At least, not according to what I'm being told by numerous sources familiar with the state of negotiations, one of whom was in the room for Wednesday's lengthy sessions in New York.
"Are we close? I wouldn't say that at all," said one NFLPA executive committee member. "Drew is the eternal optimist, and yeah, it's closer than it was a week ago. Could it happen quickly? Yes. But I'd be extremely surprised."
Another source on the players' side said of Brees' comments, "Don't read too much into that. We're not there yet, and there are still a lot of issues in play."
Though it has been widely reported that a disagreement over the rookie wage scale is the only remaining roadblock to a settlement, both quoted sources indicated otherwise Wednesday, saying the two sides are still quarreling over the precise composition of the all revenue pie that would be split between them under the terms of a new CBA.
Additionally, they indicated, owners still insist that a "legacy fund" for retired players come out of the salary cap, meaning current players would bear the entire burden. There are additional arguments over how many right-of-first-refusal devices each team will be allowed via franchise and transition tags. The owners' desire to increase the regular season from 16 to 18 games hasn't been addressed in weeks, and players are unsure whether the subject will be revisited or tabled for discussion in future years.
NFLPA head DeMaurice Smith enters a Manhattan law office, Wednesday.
Finally, there has been no official negotiation on issues relating to health care and player safety, largely because the decertified NFLPA technically is prohibited from handling such matters for the membership. Until that complication can be circumvented, possibly via a waiver from the owners, NFLPA executive director DeMaurice Smith and his team won't be able to make any progress on a negotiating point that is near and dear to the hearts of many of their constituents.
"We had an internal-update conference call earlier [Wednesday]," the executive-committee member said, "and [player reps] were asking, 'When are we gonna talk about the stuff that's important to the players, that affects us the most?' Technically, that can't be negotiated right now, and it might be the thing guys care about most. I don't know exactly how it's going to be broached in negotiations, but it obviously needs to be addressed."
Given that Brees understands all of this, why did he make a point of busting out the C-word on Wednesday?
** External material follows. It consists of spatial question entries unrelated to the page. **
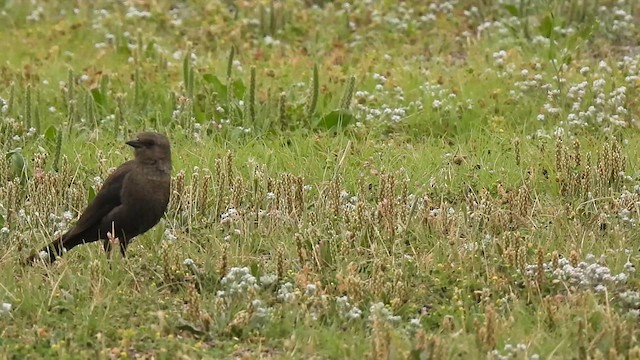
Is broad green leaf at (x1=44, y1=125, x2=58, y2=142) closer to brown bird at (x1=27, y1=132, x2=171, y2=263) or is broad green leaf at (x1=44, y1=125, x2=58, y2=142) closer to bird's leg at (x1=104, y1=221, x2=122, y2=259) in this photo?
brown bird at (x1=27, y1=132, x2=171, y2=263)

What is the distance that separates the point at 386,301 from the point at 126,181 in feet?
5.11

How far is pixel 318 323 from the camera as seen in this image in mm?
6105

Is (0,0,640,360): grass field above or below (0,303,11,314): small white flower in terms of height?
below

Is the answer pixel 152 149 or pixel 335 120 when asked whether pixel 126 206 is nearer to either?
pixel 152 149

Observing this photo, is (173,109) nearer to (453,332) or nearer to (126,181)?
(126,181)

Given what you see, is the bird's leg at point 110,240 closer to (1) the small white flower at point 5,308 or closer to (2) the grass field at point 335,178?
(2) the grass field at point 335,178

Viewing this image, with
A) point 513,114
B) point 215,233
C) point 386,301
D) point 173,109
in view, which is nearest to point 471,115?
point 513,114

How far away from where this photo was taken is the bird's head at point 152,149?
7219 mm

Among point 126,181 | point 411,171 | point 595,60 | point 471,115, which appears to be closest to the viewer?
point 126,181

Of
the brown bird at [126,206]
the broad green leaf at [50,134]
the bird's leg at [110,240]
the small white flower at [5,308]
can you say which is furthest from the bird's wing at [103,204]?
the broad green leaf at [50,134]

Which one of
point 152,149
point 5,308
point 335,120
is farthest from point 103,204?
point 335,120

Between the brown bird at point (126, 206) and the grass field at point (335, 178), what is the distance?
0.44 ft

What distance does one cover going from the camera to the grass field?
606 centimetres

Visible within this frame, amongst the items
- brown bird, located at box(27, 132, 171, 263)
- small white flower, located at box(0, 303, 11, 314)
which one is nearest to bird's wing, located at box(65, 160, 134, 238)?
brown bird, located at box(27, 132, 171, 263)
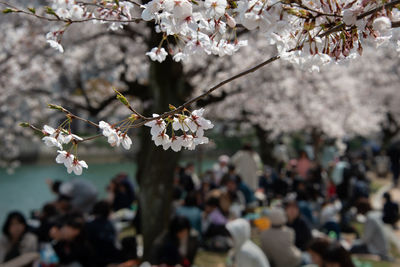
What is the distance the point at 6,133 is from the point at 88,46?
4.09 m

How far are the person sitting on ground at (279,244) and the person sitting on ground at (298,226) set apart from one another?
1.93 ft

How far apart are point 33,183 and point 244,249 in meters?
16.6

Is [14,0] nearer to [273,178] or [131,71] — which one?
[131,71]

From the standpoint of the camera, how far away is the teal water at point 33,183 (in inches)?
536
Brees, I believe, portrayed the state of settlement talks as "close" as a means of expressing his frustration with the current state of affairs and pressuring the owners to make compromises toward finalizing a deal.
Negotiators for the players are convinced that the spate of recent reports characterizing a deal as imminent were initiated by anonymous sources on the owners' side, the theory being that creating a public expectation of inevitability would pressure the players to yield on their remaining issues in order to ensure that a deal is finished in time for the start of training camp.
Sources said Brees appeared to be pulling the same move in reverse on Wednesday, essentially trying to put the onus on the owners. It's significant that Brees, in conjunction with co-plaintiffs and fellow star quarterbacks Brady and Peyton Manning(notes), issued a joint statement Wednesday morning declaring that "it is time" to get a deal done.
"We believe the overall proposal made by the players is fair for both sides, and it is time to get this deal done," the statement read. "This is the time of year we as players turn our attention to the game on the field. We hope the owners feel the same way."
Translation: We've made a lot of concessions; now it's your turn.
As Brees said in the XX interview: "They've talked a lot here over the last week about how, 'We're going to get a deal done before the 21st, for the meetings.' Well, now the ball's in their court because we have a very fair proposal."
If Brees was trying to send a message via the statement and his radio interview, it worked: According to the source who attended Wednesday's negotiating sessions in New York, several people on the owners' side of the table made note of Brees' comments, with one asking, "What the hell was that?"
In other words, there still is enough tension – and conflict – to keep a settlement from being reasonably depicted as a fait accompli.
Whether it's close remains in the eye of the beholder.